In the past five years, the world has become increasingly concerned with the environment. According to a study published by Glocalities, the global percentage of people “worried about the damage that humans cause to the planet” rose from 71% in 2014 to 77% in 2019 — a 6 percent increase. Despite this increase in global environmental concern, however, the United States still lags almost 10% behind.
Only 68% of Americans show concern for human-created environmental damage. So why do Americans have more environmental apathy than the rest of the world?
Environmental concern is on the rise everywhere
Although fewer Americans care about environmental damage than the rest of the world, it’s important to note that both populations are showing an upward trend. Since 2014, about 7% more Americans show concern for the environment. This rise in concern among Americans parallels the global rise.
This is good news. Maybe now the world will focus more on its environmental footprint. And with eco-consciousness gaining traction at the global level, the world may be able to unite on this front.
Indeed, the rise in environmental concern seems to transcend typical social boundaries. The trend appears in economies both big and small, advanced and upcoming. It spans across age, gender, education levels, and political ideology. It seems to be a war not on culture but on “greed, ignorance and reckless exploitation” according to the trend report. This rise in momentum is an opportunity to unite against the damages we inflict on our environment.
U.S. politics may explain environmental apathy
Although on average American voters worry less about environmental damage than the rest of the world, American Democrats actually care more than the global average. This year, a whopping 83% of Democrats expressed environmental concern. This is 6% more than the global average.

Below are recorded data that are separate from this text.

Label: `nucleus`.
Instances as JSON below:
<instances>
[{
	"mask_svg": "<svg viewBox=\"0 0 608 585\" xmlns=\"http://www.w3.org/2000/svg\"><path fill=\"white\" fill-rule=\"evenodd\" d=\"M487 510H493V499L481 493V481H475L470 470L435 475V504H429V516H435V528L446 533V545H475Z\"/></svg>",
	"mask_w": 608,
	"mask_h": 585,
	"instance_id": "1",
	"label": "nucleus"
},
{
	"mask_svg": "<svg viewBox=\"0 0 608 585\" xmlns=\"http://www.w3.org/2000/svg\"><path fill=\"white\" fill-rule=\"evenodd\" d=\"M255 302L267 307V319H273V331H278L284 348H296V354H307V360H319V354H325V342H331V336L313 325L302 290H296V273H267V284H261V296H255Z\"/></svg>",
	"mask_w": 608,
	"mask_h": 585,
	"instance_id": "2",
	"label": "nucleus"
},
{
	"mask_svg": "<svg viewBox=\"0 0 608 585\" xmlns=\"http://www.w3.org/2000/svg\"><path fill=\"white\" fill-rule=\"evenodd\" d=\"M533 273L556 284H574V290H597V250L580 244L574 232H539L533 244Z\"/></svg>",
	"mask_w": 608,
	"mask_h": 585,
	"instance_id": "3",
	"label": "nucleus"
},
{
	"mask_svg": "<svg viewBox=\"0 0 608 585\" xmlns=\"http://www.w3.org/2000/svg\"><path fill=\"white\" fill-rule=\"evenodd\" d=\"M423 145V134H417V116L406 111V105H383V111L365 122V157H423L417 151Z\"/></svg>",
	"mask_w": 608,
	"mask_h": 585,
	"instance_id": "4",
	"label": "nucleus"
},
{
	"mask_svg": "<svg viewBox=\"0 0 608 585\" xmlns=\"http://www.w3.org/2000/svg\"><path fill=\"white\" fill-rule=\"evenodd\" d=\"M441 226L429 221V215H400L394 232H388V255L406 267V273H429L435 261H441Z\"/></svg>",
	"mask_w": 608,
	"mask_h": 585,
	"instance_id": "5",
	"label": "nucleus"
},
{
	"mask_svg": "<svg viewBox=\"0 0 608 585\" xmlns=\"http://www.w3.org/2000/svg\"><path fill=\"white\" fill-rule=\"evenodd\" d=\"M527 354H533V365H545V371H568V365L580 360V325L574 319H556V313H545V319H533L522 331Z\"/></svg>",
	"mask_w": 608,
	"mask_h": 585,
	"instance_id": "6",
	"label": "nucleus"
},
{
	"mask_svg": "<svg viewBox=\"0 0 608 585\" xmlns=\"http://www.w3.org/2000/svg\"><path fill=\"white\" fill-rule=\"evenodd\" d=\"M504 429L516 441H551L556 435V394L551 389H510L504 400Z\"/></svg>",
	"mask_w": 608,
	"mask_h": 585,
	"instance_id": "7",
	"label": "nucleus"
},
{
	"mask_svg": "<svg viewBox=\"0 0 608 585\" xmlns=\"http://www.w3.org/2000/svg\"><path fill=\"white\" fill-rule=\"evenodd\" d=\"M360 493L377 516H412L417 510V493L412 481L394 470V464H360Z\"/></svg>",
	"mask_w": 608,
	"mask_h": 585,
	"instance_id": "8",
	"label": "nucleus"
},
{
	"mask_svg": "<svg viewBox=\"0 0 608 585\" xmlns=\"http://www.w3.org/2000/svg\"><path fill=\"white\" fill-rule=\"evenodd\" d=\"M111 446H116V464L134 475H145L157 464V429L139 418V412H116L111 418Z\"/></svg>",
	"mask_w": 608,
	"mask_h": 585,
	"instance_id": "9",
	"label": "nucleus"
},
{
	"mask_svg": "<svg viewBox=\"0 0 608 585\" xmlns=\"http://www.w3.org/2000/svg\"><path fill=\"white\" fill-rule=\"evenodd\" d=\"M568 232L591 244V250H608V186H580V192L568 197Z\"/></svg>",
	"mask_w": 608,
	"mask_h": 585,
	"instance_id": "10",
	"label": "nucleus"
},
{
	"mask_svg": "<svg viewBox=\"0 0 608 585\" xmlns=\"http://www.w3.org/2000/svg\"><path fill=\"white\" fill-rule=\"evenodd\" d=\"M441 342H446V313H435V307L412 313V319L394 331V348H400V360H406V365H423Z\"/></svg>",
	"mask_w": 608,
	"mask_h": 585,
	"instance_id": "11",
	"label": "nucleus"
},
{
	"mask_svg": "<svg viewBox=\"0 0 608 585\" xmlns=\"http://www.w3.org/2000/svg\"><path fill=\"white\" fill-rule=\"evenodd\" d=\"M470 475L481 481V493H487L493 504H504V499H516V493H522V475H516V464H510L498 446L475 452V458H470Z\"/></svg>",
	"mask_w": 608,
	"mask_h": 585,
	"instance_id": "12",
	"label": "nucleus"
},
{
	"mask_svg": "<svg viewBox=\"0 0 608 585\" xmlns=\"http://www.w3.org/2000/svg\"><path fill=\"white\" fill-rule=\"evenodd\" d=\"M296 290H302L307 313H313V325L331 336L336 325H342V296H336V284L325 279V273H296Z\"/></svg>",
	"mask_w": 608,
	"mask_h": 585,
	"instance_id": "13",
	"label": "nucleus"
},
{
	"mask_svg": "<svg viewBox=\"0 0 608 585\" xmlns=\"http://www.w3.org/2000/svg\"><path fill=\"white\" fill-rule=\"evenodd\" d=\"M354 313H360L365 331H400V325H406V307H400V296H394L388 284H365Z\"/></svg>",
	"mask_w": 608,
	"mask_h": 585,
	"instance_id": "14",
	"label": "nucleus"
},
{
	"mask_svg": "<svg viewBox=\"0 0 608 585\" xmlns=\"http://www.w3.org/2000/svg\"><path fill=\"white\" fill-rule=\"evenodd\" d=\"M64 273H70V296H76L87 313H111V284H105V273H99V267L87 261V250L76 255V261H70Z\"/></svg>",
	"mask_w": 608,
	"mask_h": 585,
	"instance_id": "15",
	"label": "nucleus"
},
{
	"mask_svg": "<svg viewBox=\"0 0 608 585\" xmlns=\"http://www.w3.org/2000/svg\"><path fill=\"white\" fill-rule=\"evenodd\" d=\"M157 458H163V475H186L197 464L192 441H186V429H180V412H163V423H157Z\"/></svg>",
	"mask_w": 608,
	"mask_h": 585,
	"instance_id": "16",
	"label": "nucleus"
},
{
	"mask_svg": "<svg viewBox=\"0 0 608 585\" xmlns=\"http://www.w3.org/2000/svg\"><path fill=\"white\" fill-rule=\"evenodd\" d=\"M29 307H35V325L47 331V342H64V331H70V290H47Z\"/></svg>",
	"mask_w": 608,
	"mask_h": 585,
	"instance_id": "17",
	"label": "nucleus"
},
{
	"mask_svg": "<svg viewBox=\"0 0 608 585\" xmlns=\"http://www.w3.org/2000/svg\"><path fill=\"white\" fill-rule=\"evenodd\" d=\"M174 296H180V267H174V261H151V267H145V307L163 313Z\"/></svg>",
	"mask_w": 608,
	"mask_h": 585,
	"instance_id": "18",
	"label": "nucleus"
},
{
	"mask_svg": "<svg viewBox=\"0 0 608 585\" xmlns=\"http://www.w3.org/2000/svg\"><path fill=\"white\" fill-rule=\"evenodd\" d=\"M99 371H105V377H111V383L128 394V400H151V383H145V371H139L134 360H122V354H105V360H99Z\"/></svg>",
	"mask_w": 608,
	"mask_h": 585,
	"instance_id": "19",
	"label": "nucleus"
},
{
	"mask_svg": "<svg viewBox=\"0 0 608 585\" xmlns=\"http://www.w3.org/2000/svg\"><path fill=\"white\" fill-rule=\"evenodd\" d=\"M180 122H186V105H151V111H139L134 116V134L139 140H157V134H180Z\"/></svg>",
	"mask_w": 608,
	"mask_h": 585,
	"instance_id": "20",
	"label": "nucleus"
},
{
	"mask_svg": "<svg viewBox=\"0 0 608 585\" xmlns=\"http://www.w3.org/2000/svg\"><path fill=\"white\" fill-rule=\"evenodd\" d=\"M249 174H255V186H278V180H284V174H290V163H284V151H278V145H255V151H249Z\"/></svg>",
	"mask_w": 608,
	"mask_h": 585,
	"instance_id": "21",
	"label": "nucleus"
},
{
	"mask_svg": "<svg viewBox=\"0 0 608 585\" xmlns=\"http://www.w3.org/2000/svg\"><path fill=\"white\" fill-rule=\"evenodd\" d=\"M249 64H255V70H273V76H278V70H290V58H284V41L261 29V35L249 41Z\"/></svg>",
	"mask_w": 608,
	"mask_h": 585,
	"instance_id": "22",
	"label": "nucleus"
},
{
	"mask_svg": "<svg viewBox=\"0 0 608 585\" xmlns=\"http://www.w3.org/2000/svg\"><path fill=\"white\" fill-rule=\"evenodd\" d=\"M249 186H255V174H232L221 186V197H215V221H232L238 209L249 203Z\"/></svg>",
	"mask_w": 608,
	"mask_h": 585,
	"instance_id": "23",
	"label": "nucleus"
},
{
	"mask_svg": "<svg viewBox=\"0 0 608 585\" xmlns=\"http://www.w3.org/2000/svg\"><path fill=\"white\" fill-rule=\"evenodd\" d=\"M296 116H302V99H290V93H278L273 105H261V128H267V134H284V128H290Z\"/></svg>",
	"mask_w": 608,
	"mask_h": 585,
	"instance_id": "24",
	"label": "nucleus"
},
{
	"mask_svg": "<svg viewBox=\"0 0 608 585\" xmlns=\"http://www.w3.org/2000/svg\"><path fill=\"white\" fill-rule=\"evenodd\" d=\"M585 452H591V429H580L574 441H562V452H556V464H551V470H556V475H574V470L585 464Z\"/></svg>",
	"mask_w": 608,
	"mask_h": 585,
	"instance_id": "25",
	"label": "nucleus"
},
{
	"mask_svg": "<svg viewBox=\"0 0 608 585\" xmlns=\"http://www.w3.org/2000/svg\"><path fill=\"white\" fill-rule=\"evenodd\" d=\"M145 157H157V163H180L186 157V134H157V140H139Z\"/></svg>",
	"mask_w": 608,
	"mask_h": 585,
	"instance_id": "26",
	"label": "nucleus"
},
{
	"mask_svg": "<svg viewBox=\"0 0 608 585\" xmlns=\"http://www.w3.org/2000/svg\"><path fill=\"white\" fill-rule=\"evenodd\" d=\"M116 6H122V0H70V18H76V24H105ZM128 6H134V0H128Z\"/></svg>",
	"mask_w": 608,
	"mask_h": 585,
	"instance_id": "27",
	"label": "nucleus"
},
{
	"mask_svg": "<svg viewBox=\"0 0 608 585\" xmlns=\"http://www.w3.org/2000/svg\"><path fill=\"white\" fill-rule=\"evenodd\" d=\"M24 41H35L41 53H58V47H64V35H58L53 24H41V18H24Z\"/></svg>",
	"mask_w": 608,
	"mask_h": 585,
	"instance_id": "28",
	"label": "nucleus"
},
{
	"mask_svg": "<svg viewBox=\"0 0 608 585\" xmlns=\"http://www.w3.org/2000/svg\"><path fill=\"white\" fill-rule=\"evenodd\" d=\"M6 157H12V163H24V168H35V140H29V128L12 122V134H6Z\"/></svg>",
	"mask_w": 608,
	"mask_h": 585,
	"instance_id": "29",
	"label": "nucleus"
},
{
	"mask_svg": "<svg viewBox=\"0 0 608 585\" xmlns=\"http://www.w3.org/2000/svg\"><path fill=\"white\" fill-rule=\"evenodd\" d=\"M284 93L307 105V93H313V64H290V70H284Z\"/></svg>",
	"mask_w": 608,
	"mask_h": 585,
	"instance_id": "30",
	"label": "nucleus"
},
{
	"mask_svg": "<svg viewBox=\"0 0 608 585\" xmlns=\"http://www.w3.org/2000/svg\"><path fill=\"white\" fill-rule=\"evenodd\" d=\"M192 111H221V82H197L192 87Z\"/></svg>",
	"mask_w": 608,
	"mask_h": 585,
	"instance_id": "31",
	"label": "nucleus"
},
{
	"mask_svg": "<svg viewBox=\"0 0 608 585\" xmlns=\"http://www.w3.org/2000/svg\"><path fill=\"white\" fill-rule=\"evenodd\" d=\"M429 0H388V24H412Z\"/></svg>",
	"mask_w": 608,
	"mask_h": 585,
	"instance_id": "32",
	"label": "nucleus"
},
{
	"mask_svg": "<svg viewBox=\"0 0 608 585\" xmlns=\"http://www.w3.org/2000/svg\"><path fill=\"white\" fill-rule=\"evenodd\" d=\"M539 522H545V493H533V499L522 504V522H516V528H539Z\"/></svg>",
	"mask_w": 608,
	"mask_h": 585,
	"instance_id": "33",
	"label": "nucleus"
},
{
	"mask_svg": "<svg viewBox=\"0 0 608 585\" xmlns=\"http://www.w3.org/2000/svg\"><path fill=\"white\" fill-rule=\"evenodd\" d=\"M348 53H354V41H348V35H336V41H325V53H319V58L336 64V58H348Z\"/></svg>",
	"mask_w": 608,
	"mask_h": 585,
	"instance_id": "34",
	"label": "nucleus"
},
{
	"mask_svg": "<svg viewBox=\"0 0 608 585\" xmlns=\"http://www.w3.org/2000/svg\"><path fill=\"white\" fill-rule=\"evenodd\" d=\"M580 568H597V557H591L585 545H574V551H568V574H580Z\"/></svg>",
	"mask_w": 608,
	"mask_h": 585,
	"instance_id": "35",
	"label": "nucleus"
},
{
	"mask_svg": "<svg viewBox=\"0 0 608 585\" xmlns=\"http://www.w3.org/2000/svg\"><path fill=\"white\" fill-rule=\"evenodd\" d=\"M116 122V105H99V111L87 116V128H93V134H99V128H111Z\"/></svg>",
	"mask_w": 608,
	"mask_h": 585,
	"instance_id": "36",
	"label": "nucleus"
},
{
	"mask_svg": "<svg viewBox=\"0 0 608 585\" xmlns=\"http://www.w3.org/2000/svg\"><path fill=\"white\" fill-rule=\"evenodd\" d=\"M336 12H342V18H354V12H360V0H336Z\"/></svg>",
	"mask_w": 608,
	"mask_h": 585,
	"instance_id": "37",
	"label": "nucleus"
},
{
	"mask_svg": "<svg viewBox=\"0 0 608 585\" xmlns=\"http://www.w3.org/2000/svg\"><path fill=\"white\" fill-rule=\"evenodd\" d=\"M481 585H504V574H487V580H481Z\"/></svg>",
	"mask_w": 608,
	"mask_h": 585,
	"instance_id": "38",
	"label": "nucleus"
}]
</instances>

But there’s a steep division drawn on U.S. party lines. Where 83% of Democrats demonstrate environmental concern, only roughly 58% of Republicans share the sentiment. So why does the percentage drop a whole 25%?
In short, we’re not too sure. The news we consume, our socio-economic statuses, and educations may all play a role. Another factor could be the divide between urban and rural communities — the effects of climate change are most exacerbated in cities.
But one thing is certain. Although Republicans and Democrats are strongly divided on the environment, the younger generation has shown far more concern across the political spectrum.
In fact, young Republicans have shown the highest increase in environmental concern. 67% of Republicans aged 18 to 34 said they are worried about environmental damage. That’s nearly equal to the national average. It very well may be that age is as large of a factor as politics in determining eco-consciousness.
So with environmental concern among America’s youth on the rise, the U.S. may soon catch up with the rest of the world. When it does, it will have a lot of work to do.